**EXERCISES TO COMPLETE**
[1] Name every person mentioned in the Exorcist passage.
[2] Duplicate the part of the Exorcist passage that opens with the words containing "The hardest part" and closes with "consequences, she says.".

**DOCUMENT TEXT**

Stemmer is undeterred. He points out that many of the components of Exorcist are already being worked on for other reasons, such as controlling expression of genes in different parts of plants. He also points out there are other recombinases more likely to leave the DNA in a form that is more amenable to breaking down. While he agrees that nothing can be guaranteed at 100 per cent, he thinks some GM residue, offending genes in less than 1 per cent of cells, for example, could be tolerated in much the way as some trace of pesticide or dirt is tolerated now.

In fact, there is hardly a technical problem that Stemmer hasn’t got a fix for. For instance, you might think that removing the genes from the seeds or fruit might rule out improving their nutritional content, a fundamental goal of so-called “second-generation” GM technology. Not so, says Stemmer. Because seeds draw most of their nutrients from elsewhere in the plant, it would still be possible to boost vitamins and other nutrients. What about genes you want to stay in the seed during growth such as those that might protect it from insects? He would put those under a “desiccation-inducible” promoter so the gene would be exorcised as the grain dries after harvest. “The technical part of this is will be the simplest part,” he says.

The hardest part will be convincing GM’s biggest critics. “It’s an attempt to Ôgreenwash’ the issue, rather deceptive,” says Sue Mayer of Genewatch UK. To her, the technology is really just Terminator 2, an attempt to pass off a technology that protects intellectual property as a food and environmental safety tool. “I just had to laugh when I saw it.” And she doesn’t trust Exorcist to behave as advertised. She points out that engineering plants has already had some unintended consequences. Recently, for instance, GM potatoes designed to be resistant to sap-sucking bugs became more susceptible to other types of insects (New Scientist, 1 June, p 17). Putting more genes and clever switches into plants is only going to increase the range of unforeseeable consequences, she says.

“Why should society accept a new, unproven technology to fix a defective one?” agrees Hope Shand of action group ETC (formerly the Rural Advancement Foundation International), whose team coined the term Exorcist and were among the most vocal opponents of Terminator. She feels that Stemmer’s offer to banish the evil spirit of spliced genes is a tacit admission that transgenics are dangerous in the first place.

**RECORDED INFORMATION**
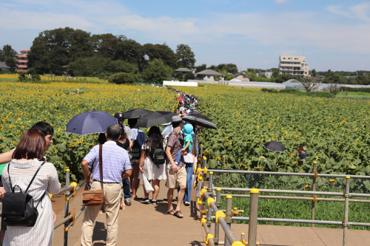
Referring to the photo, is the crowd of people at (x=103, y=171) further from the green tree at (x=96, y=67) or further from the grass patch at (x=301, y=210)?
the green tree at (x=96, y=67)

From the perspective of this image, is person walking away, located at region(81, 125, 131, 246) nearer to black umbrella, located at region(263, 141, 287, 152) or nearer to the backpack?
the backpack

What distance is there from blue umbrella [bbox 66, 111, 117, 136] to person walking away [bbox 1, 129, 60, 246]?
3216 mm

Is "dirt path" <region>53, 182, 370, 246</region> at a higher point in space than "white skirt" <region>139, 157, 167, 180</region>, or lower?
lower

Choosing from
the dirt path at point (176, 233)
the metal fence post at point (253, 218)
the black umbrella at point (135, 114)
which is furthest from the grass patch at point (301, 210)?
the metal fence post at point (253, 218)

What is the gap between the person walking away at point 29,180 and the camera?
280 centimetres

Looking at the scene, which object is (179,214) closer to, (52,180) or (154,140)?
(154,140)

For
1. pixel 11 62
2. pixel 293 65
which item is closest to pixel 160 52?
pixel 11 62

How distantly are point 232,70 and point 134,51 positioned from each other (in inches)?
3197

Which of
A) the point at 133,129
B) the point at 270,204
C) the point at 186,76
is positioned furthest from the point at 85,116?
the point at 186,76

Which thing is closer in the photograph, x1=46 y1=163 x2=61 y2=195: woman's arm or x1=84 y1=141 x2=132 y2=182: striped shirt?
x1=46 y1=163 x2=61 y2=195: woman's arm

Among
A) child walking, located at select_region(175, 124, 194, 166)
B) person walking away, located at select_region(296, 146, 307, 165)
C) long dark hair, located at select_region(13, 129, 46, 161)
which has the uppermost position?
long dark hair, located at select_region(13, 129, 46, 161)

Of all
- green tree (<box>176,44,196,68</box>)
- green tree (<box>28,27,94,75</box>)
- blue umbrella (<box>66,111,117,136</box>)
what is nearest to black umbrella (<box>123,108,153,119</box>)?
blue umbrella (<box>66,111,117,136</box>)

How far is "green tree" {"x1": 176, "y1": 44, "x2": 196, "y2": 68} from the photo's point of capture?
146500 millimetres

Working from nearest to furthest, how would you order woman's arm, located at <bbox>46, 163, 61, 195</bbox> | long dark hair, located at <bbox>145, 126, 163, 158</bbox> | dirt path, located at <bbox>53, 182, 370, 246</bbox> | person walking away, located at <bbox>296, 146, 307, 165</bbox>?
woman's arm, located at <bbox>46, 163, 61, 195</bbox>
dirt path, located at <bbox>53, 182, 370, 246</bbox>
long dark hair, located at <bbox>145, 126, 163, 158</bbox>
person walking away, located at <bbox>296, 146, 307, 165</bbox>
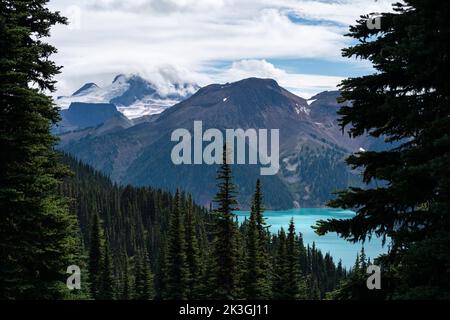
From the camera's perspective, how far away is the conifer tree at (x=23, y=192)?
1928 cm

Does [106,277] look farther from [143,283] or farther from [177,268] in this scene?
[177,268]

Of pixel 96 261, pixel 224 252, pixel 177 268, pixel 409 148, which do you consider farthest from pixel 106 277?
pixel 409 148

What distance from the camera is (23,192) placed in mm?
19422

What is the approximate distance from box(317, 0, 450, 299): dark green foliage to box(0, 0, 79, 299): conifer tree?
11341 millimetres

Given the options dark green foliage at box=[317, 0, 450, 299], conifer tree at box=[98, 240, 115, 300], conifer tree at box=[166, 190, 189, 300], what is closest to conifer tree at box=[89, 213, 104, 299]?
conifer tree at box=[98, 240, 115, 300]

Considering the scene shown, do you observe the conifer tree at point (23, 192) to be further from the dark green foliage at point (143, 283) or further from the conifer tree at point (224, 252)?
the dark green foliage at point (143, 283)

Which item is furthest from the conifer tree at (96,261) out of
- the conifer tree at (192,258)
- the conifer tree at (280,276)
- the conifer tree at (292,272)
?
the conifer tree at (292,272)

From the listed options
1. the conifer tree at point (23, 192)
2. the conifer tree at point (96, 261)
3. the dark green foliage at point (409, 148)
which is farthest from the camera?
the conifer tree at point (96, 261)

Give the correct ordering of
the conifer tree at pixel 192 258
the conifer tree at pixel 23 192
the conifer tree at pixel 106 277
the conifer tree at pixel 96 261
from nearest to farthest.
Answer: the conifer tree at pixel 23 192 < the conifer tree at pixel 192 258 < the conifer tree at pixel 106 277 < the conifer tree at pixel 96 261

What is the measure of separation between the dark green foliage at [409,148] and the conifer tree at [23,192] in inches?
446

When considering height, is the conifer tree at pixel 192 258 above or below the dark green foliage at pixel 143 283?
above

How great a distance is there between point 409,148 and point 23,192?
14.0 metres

**SOLUTION SET**
[1] Stemmer, Sue Mayer, Hope Shand

[2]
The hardest part will be convincing GM’s biggest critics. “It’s an attempt to Ôgreenwash’ the issue, rather deceptive,” says Sue Mayer of Genewatch UK. To her, the technology is really just Terminator 2, an attempt to pass off a technology that protects intellectual property as a food and environmental safety tool. “I just had to laugh when I saw it.” And she doesn’t trust Exorcist to behave as advertised. She points out that engineering plants has already had some unintended consequences. Recently, for instance, GM potatoes designed to be resistant to sap-sucking bugs became more susceptible to other types of insects (New Scientist, 1 June, p 17). Putting more genes and clever switches into plants is only going to increase the range of unforeseeable consequences, she says.